Two divisions of the town may be distinguished, the upper, or principal, and the lower.

The whole ground upon which the ruined habitations stand is overgrown with oak trees, which hide the ruins. In the lower town, over the door of an edifice which has some arches in its interior, and which has been converted in modern times into a Greek church, is an inscription, in which the words [Greek] only, were distinguishable.

A street leads up to this building, paved with oblong flat stones placed obliquely across the road in the same manner which I have described at Shohba. Here are several other buildings with pillars and arches: the principal of them has four small columns in front of the entrance and an anti-room leading to an inner apartment, which is supported by five arches. The door of the anti-room is of one stone, as usual in this country, but it is distinguished by its sculptured ornaments. A stone in this building, lying on the ground, is thus inscribed: [xxxxx].

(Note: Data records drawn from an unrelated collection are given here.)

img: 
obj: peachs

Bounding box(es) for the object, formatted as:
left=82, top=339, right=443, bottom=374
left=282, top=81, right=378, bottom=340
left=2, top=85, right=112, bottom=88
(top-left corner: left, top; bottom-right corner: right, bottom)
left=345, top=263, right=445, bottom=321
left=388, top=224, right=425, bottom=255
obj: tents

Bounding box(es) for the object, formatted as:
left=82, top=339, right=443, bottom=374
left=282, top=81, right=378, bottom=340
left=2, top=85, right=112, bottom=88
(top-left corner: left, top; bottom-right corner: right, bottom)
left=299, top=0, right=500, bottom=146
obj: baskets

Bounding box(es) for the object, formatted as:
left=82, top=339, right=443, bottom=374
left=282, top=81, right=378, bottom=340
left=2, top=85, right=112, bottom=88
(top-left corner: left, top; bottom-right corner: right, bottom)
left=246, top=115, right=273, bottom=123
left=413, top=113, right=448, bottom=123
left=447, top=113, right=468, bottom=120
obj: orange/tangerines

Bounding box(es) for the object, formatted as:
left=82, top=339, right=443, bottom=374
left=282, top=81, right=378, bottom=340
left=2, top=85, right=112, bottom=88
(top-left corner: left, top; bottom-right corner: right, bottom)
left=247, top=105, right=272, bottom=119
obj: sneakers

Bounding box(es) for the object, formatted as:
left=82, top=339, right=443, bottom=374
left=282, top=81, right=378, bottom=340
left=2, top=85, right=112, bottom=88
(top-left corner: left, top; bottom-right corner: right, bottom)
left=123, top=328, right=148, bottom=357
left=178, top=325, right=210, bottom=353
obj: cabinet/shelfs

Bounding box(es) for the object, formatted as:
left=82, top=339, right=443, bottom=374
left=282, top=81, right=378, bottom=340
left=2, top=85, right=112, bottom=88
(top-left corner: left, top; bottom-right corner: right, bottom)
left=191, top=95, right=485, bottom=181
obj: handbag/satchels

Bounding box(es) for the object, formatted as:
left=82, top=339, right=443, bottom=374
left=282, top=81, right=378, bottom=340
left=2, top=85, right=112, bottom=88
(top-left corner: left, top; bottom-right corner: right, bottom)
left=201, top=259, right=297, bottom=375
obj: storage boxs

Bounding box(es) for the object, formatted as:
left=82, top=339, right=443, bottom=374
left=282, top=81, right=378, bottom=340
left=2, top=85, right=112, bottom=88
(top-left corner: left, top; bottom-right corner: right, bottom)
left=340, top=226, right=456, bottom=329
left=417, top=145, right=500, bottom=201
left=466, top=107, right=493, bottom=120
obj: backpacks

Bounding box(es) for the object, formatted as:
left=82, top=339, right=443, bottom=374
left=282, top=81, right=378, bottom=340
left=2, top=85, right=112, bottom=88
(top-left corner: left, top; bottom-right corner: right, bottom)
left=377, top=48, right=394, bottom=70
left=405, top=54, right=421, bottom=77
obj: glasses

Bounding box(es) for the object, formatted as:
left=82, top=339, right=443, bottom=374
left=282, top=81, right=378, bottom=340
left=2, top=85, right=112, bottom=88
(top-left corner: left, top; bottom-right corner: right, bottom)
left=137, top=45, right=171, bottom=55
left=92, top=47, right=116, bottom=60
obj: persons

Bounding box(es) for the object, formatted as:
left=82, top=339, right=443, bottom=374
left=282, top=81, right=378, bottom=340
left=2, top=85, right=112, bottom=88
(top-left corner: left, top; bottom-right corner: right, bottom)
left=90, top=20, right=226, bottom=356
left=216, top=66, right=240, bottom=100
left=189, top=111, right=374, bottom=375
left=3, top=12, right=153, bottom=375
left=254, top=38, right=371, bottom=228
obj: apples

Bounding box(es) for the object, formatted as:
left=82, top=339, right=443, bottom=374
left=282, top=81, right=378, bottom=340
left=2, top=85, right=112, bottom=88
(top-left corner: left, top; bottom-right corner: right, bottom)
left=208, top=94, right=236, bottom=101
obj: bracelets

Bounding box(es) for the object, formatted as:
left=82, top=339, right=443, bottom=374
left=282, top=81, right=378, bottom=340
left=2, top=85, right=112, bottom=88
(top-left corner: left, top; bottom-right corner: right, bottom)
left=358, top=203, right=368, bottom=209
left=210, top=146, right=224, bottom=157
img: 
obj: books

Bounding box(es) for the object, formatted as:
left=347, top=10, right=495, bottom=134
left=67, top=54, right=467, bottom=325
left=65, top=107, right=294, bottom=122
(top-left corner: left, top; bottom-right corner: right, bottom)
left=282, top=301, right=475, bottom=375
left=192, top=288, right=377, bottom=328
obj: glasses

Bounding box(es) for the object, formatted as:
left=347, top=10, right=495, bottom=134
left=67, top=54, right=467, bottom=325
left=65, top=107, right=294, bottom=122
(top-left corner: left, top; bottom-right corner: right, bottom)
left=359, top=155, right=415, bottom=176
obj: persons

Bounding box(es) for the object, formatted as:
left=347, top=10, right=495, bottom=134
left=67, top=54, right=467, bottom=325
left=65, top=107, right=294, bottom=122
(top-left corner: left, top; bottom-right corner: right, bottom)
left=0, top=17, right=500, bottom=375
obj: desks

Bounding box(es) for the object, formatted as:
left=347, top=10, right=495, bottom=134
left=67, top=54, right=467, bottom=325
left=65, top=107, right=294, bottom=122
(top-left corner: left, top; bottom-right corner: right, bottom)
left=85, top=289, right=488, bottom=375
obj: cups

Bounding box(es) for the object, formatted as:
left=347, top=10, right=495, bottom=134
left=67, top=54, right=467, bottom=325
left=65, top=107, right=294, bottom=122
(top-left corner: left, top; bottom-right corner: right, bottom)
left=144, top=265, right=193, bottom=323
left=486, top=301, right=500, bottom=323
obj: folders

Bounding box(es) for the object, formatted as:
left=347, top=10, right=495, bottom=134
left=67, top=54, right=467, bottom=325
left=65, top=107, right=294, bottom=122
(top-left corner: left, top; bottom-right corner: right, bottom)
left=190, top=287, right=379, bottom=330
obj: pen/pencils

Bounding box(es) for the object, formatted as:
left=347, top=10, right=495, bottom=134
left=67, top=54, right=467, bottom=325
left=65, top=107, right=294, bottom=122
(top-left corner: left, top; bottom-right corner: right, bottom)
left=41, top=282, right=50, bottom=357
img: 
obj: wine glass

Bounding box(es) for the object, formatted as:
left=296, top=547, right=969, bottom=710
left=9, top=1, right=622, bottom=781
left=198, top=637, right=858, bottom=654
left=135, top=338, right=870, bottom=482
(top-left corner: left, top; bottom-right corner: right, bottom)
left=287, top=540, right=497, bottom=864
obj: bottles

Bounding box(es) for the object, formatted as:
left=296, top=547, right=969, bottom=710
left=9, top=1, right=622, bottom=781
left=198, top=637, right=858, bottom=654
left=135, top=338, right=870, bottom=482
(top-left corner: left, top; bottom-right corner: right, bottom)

[p.85]The principal building of Kanouat is in the upper part of the town, on the banks of the Wady. The street leading up to it lies along the deep bed of the Wady, and is paved throughout; on the side opposite to the precipice are several small vaulted apartments with doors. The entrance of the building is on the east side, through a wide door covered with a profusion of sculptured ornaments. In front of this door is a vestibule supported by five columns, whose capitals are of the annexed form. This vestibule joins, towards the north, several other apartments; their roofs, some of which were supported by pillars, have now all fallen down. The abovementioned wide door opens into the principal apartment of the edifice, which is twenty-two paces in breadth by twenty-five in length. From each side of the entrance, through the middle of the room, runs a row of seven pillars, like those described above; at the further end, this colonnade is terminated by two Corinthian columns. All the sixteen columns are twenty spans high, with pedestals two feet and a half high. In the wall on the left side of this saloon are three niches, supported by short pillars. To the west is another vestibule, which was supported by five Corinthian columns, but four of them only are now standing. This vestibule communicates through an arched gate with an area, on the W. side of which are two Corinthian pillars with projecting bases for statues. On the S. side of the area is a large door, with a smaller one on each side. That in the centre is covered with sculptured vines and grapes, and over the entrance is the figure of the cross in the midst of a bunch of grapes. I observed similar ornaments on the great gate at Shakka, and I have often seen them since, over the entrances of public edifices.